Avoiding meat is also a core principle of the Nation of Islam, whose founders believed that pork was at the heart of the slave diet, and preached vegetarianism as the most healthful diet for African-Americans. Many people who give up eating animal products do it for their health, or for animal welfare. The same is true for the new veganism among African-Americans, but there is an added layer of another kind of politics.
“It’s not just about I want to eat well so I can live long and be skinny,” said Jenné Claiborne, a personal chef and cooking teacher who recently moved to Los Angeles from New York. Her first cookbook, “Sweet Potato Soul,” is due out in February. “For a lot of black people, it’s also the social justice and food access. The food we have been eating for decades and decades and has been killing us.”
Ms. Claiborne, 30, is part of a new generation of vegan cooks who are transforming traditional soul food dishes, digging deeper into the West African roots of Southern cooking and infusing new recipes with the tastes of the Caribbean. As a result, ideas about the dull vegan stews and stir-fries that were standard-bearers among the early generations of black vegan cooks are changing — albeit slowly.

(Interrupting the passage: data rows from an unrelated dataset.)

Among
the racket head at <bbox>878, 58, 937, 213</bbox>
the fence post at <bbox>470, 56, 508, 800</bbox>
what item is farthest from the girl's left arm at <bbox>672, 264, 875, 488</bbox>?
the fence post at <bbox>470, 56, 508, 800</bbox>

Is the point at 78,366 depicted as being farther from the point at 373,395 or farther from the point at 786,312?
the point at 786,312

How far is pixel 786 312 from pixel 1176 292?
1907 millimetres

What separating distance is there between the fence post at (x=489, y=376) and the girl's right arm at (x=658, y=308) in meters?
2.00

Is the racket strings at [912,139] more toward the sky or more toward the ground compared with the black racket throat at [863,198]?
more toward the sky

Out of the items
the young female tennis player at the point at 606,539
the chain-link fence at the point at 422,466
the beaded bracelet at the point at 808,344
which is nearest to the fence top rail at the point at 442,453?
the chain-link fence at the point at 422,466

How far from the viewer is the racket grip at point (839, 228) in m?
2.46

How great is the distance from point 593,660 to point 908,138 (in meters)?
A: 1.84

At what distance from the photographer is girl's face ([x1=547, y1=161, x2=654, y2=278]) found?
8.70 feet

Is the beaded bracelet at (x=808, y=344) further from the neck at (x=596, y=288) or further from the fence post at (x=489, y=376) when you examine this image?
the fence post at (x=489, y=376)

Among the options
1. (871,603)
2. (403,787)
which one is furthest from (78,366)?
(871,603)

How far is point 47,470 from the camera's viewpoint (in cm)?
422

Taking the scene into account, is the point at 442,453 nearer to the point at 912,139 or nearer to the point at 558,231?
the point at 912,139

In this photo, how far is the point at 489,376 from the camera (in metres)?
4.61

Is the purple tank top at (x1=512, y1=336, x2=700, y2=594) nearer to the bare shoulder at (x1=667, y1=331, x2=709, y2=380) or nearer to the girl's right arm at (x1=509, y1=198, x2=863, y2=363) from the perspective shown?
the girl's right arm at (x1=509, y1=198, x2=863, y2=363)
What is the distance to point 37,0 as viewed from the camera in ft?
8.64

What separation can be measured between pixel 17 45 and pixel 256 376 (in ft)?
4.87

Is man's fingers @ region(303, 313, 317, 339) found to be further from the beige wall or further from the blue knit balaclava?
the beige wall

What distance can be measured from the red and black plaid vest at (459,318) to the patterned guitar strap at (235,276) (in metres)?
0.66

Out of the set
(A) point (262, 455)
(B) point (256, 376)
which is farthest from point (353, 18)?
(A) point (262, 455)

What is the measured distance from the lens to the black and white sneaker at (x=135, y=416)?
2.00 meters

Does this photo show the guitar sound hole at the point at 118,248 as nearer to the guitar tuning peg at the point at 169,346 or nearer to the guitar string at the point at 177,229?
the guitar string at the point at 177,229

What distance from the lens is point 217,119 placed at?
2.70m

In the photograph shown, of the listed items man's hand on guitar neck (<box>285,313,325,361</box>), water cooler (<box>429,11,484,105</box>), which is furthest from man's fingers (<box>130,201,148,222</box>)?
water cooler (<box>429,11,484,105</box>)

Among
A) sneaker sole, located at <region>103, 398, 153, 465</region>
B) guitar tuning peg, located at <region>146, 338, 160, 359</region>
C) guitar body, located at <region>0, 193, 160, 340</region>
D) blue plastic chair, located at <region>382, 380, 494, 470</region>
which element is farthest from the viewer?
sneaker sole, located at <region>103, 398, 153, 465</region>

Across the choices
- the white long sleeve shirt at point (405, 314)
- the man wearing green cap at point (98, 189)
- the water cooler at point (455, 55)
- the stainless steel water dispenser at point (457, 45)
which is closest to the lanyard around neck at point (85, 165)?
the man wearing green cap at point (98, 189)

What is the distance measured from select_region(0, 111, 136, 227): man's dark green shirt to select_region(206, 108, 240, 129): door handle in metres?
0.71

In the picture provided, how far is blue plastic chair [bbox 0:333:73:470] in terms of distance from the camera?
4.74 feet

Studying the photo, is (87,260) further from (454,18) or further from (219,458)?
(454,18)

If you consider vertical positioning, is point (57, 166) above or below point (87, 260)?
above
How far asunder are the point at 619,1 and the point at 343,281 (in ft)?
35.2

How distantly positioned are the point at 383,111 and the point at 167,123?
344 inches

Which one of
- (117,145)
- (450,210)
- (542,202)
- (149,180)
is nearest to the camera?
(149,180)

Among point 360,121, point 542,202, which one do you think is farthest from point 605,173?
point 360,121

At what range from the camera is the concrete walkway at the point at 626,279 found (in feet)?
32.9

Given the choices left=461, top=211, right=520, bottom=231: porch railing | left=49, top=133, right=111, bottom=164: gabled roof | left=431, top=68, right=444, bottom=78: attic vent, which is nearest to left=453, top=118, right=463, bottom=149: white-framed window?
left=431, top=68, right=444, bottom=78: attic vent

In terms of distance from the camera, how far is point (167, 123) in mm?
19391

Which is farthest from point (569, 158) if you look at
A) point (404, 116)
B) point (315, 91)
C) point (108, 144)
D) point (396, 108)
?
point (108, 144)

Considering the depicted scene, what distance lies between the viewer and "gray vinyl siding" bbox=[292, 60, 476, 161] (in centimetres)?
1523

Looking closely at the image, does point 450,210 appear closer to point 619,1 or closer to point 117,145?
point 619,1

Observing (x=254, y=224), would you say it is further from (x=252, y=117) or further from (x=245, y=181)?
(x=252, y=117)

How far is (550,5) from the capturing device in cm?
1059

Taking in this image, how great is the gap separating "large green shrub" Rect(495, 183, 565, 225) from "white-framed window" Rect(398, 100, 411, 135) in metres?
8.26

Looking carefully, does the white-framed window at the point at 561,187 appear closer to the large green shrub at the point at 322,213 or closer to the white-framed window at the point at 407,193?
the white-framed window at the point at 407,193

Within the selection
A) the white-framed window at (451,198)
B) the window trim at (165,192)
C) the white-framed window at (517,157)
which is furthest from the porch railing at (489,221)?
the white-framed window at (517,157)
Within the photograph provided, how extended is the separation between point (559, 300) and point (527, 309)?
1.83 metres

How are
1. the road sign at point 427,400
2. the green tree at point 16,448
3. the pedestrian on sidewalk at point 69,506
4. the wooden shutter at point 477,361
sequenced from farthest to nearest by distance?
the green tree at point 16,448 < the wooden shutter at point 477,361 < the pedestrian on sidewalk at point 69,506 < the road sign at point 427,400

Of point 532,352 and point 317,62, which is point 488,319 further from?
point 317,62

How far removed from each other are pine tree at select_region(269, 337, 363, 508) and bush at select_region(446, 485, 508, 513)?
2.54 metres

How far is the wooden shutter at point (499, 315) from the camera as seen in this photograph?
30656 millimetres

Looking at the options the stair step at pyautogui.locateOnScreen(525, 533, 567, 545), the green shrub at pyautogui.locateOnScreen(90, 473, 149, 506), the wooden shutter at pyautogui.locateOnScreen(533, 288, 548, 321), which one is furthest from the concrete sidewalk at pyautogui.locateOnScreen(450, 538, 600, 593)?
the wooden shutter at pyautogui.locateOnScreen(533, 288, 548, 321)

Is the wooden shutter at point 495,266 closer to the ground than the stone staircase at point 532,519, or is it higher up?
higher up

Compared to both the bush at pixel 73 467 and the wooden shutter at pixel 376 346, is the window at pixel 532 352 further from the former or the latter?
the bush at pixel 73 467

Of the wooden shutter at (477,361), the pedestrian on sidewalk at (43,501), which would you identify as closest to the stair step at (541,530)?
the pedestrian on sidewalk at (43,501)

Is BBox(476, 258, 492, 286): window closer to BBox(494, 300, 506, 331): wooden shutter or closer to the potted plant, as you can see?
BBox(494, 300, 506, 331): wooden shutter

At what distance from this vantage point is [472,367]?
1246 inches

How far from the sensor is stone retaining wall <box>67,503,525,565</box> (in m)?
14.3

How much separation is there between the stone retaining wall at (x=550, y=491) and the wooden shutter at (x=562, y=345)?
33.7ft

Tassili Ma’at, 60, owns Tassili’s Raw Reality in the historic West End of Atlanta. She raised her youngest two children as vegans, and now eats only raw food. She’s a member of the Atlanta chapter of Hip Hop Is Green, which she says is a way to help young people identify veganism as both “something cool and something political.”
“I acknowledge my customers for being modern-day revolutionaries without picking up a gun or having to throw a grenade or pick up a picket sign and carry it down the street,” she said. “We are defying the death industry.”